Ce qui est certain, c’est que ce groupe va évoluer dans « la bienveillance, l’écoute et la solidarité », les maîtres-mots de cette aventure collective. Tous pourront participer au concours, et trois d’entre eux seront sélectionnés par un jury, selon différents critères et recevront des récompenses, dont personne ne veut souffler mot pour l’instant. Ils sont tous motivés et prêts à travailler dur. Pour ces jeunes de Félix-Pyat, qu’importe le prix, « monter sur scène, c’est déjà gagner ».

Qu’est-ce que le programme Impact Jeunes ?

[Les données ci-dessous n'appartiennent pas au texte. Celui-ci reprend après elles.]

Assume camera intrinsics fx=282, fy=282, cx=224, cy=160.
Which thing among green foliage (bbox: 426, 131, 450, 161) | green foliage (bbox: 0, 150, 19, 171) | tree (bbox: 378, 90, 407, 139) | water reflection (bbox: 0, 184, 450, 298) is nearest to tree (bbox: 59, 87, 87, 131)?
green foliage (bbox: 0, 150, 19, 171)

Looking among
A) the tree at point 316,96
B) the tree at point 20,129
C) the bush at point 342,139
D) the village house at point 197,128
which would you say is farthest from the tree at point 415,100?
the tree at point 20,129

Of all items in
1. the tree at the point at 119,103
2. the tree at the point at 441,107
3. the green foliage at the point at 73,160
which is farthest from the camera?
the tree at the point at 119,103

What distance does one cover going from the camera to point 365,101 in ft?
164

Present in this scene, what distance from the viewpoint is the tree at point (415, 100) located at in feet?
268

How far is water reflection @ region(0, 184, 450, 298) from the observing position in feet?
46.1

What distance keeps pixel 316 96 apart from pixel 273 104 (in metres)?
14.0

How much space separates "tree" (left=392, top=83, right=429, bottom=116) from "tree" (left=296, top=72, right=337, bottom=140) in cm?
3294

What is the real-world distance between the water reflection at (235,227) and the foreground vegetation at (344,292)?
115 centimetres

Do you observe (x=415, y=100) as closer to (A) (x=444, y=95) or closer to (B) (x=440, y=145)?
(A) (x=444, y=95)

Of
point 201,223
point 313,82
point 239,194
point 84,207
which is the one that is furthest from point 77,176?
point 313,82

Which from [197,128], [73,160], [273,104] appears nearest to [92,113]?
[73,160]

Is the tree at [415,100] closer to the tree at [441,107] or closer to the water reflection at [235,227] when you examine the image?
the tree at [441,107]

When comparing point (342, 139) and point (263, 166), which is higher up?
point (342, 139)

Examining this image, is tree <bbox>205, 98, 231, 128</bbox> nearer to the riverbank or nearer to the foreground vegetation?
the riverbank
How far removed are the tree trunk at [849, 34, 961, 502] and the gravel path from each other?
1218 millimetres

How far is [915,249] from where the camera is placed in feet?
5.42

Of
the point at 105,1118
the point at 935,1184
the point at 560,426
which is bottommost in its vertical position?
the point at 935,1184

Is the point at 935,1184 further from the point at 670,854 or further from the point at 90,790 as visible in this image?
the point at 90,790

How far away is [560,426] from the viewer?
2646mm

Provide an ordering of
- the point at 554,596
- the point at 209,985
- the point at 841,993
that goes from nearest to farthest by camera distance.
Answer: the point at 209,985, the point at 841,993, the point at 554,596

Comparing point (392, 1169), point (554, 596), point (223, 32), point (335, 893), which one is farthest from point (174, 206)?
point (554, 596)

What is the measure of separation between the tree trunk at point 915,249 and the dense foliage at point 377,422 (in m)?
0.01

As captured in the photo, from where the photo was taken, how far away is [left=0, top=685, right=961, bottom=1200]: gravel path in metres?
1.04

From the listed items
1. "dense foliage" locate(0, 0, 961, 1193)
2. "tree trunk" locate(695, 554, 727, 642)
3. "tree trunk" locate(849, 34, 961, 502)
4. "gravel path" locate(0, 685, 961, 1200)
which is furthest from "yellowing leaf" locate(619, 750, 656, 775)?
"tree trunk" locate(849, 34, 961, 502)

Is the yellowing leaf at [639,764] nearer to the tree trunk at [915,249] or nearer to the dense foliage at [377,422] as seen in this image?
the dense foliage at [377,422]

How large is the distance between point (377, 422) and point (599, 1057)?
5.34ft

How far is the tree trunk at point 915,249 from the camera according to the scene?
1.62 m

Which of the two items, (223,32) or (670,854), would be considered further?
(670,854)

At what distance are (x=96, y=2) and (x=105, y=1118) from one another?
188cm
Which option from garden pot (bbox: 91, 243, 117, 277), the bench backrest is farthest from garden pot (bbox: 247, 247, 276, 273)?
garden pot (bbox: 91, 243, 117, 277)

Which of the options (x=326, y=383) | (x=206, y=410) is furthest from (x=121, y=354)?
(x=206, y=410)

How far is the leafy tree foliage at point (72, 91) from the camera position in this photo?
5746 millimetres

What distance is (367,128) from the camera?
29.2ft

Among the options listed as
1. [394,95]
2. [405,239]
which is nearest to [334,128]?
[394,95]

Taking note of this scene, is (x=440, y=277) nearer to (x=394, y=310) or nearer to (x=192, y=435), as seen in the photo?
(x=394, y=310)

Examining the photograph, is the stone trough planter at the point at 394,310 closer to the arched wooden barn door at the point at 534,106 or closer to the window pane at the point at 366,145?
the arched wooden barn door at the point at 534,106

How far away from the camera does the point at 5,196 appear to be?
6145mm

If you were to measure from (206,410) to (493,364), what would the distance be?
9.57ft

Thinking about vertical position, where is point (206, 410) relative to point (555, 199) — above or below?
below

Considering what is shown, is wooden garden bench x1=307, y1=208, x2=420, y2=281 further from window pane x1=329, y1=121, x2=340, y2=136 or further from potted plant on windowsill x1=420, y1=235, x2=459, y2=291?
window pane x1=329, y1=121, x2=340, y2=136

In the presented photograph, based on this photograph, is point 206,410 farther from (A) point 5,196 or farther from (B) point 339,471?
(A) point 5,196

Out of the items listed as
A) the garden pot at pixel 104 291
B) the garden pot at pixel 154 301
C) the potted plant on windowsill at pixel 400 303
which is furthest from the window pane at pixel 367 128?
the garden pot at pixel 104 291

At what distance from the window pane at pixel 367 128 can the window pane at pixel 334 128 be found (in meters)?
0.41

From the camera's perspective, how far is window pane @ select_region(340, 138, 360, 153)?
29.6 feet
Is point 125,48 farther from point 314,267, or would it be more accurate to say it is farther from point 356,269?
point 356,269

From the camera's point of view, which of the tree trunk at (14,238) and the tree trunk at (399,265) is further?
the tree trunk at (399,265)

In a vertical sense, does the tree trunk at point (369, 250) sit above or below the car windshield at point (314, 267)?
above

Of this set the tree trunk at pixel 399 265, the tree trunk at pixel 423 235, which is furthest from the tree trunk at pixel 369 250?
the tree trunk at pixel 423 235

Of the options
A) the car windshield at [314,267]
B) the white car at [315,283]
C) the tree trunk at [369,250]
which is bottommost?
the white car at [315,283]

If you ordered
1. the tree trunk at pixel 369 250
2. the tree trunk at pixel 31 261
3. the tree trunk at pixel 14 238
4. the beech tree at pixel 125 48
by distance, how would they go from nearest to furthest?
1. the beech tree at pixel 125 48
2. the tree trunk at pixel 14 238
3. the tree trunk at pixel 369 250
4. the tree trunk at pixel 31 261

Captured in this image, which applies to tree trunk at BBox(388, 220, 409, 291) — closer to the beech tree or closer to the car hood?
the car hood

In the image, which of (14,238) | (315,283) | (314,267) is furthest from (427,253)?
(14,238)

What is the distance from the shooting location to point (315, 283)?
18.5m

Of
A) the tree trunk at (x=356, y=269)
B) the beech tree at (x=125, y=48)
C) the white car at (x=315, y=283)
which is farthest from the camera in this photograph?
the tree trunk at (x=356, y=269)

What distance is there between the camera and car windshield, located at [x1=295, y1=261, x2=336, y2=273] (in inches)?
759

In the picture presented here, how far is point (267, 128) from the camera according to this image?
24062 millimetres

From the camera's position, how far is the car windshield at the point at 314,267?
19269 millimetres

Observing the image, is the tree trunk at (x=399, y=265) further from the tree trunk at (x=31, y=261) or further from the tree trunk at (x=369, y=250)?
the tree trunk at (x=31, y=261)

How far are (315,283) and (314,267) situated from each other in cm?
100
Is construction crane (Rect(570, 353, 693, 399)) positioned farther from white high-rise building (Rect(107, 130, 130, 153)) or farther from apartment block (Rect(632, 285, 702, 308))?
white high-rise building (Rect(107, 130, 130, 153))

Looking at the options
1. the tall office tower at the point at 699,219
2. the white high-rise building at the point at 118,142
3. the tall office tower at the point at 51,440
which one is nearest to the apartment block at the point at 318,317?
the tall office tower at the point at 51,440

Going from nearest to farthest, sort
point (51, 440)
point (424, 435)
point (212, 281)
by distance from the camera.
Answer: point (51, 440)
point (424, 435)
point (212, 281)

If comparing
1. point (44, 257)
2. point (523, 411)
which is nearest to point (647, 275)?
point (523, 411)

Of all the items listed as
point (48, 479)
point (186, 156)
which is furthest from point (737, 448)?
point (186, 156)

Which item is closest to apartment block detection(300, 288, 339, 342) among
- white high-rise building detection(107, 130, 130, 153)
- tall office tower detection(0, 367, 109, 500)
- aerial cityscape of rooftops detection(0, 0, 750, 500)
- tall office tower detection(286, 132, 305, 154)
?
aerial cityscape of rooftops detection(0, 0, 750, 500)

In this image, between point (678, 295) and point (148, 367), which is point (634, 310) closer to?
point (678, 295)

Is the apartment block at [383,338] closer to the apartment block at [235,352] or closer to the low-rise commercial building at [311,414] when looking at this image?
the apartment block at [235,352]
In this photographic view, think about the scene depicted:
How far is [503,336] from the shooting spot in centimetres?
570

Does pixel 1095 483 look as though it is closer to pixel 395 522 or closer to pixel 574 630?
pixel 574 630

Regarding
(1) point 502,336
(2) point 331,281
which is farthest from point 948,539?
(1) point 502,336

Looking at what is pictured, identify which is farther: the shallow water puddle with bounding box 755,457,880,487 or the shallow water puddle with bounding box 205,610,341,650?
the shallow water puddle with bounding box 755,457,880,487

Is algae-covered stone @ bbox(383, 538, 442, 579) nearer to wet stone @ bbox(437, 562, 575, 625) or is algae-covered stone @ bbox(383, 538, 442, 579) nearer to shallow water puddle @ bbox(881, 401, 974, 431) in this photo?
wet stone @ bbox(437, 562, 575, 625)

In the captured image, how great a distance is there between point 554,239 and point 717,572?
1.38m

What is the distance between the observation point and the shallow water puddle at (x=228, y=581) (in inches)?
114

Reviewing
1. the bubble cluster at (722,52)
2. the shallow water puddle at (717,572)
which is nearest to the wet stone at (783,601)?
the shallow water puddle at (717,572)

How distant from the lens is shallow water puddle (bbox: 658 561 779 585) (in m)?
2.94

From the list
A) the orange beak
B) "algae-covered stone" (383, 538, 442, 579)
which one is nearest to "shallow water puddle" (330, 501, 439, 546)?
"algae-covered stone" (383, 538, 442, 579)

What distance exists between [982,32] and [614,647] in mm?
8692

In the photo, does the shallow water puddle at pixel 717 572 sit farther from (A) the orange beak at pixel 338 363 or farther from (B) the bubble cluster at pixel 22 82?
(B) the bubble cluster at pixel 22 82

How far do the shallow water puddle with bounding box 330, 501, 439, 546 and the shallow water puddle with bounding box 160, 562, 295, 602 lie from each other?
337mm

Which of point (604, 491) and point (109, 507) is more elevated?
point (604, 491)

Le programme Impact Jeunes est expérimenté depuis mars 2017, à l’échelle de trois quartiers prioritaires des Bouches-du-Rhône : Parc Bellevue – Saint-Mauront (3e arrondissement), Les Lauriers – Les Oliviers (13e) et à Tarascon. La démarche innovante, portée par les Apprentis d’Auteuil, déploie une nouvelle méthodologie d’implantation sur le territoire. Celle-ci consiste à aller vers les jeunes, travailler avec les acteurs locaux et avec les entreprises pour trouver à la fois une solution globale et sur-mesure à chaque situation. Une méthode hyper-cibléequi s’inspire de la Harlem Children’s Zone impulsée dans les quartiers nord new-yorkais, il y a quelques années. Le principe est d’aller à la rencontre des jeunes, bloc par bloc, et de trouver une solution à tous, l’effet de contagion positive permettant d’inverser la spirale du chômage dans les quartiers.